Task details:
Answer these questions from the blog comments below.
1. Which commenter does Bart say he agrees with?
2. Whom does Joshua Foust say he was wrong to single out?
3. Which two people does Transitionland name as deserving harsh words?

Passage provided:
You have it within you to be constructive in your critiques. I hope you’ll return to that in the future.

Bart July 31, 2009 at 1:08 pm

Agree with Cynic. Don’t really understand your posts about Exum. You don’t have serious solutions to Afghanistan likely unsolveable problems any more than he does.

Joshua Foust July 31, 2009 at 7:21 pm

You’re both right. In this post, I was wrong to single him out. Exum is not the problem when it comes to this, and it was unfair of me to mention him.

Transitionland July 31, 2009 at 8:03 pm

This blog and Aid Watch have become way meaner than they need to be. That said, you did just apologize, and Bill Easterly asked his readers to tell him if he was being overzealous. In future posts, please save your harsh words for people who actually deserve them, people like Ralph Peters and Ann Marlowe.

Provided information:

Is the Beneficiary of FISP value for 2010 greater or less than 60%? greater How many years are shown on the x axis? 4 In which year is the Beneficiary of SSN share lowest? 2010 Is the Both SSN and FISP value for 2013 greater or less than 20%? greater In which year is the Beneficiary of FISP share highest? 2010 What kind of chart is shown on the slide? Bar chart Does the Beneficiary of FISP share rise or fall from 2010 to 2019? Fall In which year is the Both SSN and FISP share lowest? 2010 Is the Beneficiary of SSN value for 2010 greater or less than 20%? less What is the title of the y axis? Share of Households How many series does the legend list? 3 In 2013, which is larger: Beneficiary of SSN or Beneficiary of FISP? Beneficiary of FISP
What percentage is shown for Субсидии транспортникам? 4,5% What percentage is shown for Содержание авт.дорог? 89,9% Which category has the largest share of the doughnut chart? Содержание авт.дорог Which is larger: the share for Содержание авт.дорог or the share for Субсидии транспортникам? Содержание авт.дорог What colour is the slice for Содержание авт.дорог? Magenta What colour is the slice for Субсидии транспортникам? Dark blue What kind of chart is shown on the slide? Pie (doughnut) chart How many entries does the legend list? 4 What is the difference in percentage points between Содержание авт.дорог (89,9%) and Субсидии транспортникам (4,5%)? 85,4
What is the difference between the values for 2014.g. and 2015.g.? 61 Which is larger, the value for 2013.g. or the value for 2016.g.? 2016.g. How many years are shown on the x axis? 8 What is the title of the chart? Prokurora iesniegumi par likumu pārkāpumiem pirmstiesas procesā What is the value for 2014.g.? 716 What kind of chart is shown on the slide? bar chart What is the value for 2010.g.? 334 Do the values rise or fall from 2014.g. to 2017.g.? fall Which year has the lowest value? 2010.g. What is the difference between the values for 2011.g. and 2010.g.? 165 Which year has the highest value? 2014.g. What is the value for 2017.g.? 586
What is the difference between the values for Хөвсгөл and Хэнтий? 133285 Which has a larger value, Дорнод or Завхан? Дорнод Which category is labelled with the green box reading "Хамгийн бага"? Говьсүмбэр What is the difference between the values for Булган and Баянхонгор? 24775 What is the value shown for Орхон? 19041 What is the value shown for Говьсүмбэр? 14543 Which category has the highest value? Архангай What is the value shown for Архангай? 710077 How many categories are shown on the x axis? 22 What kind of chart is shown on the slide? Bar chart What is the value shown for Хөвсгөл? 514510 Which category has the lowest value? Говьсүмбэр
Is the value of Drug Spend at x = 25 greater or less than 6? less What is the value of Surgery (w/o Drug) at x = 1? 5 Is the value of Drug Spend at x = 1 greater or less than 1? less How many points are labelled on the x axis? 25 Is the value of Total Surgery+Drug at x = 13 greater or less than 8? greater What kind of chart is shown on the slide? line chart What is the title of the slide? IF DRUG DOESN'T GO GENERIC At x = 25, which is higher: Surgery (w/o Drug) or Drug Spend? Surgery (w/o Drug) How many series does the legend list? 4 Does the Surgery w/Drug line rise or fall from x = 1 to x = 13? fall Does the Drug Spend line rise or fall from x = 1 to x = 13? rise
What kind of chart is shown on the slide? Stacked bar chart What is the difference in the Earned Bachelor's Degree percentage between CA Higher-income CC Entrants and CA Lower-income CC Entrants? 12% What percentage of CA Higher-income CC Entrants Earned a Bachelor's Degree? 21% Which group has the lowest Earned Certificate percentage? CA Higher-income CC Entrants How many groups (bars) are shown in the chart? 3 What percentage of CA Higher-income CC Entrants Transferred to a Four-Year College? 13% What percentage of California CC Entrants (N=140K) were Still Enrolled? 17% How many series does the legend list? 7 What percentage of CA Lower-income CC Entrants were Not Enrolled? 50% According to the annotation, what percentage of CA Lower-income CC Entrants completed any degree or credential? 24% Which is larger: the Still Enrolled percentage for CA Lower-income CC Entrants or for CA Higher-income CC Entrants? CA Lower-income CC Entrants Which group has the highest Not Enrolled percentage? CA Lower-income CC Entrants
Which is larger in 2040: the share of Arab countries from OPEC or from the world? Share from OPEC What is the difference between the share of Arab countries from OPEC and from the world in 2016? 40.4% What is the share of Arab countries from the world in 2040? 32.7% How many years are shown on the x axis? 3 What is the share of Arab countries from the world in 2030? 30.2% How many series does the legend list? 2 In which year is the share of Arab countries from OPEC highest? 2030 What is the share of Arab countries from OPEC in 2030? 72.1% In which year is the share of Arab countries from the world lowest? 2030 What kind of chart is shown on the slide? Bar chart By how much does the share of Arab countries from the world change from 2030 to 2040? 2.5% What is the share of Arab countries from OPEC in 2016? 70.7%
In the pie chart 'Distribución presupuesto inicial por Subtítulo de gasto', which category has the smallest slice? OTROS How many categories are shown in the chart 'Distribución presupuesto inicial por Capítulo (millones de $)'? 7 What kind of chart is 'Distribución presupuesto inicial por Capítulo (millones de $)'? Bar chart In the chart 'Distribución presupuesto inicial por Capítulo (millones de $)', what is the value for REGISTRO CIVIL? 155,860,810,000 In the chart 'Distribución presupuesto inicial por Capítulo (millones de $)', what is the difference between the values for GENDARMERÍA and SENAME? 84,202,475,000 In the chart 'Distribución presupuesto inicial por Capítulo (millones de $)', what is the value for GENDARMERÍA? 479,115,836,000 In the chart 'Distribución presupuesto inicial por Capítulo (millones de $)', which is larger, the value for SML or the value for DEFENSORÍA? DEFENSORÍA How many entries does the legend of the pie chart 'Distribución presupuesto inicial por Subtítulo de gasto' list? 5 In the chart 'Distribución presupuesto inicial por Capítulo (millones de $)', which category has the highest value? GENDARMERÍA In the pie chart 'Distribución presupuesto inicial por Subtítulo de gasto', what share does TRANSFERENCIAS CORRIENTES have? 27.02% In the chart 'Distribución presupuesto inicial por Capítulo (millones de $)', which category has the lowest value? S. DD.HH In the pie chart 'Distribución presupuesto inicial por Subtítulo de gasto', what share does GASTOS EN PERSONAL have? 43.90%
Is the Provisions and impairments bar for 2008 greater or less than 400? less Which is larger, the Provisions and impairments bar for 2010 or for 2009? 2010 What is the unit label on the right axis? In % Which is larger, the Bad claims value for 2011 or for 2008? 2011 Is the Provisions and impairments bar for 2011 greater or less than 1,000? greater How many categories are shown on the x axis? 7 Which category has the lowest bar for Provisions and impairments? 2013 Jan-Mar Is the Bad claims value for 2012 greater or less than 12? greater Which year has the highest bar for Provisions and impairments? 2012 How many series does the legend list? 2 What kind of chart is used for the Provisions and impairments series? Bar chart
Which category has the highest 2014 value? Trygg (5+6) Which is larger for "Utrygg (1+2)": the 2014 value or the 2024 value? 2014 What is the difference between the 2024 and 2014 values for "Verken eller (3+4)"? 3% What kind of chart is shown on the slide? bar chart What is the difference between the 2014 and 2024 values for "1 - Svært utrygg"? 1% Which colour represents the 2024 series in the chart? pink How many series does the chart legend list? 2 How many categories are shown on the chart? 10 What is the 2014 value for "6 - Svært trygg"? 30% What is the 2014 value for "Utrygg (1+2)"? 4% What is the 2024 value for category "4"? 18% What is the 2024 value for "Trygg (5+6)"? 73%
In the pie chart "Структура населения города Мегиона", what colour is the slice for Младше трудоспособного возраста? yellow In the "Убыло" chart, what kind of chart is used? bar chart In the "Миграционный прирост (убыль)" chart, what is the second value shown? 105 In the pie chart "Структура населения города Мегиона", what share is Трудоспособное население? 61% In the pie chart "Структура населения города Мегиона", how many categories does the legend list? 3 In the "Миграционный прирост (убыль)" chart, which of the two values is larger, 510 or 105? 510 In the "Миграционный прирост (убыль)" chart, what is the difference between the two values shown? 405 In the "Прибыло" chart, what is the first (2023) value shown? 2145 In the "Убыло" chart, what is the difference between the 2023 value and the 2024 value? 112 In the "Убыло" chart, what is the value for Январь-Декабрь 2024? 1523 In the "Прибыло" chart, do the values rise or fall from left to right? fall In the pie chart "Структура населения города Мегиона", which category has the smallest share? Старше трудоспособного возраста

Reply:
1. Cynic
2. Exum
3. Ralph Peters and Ann Marlowe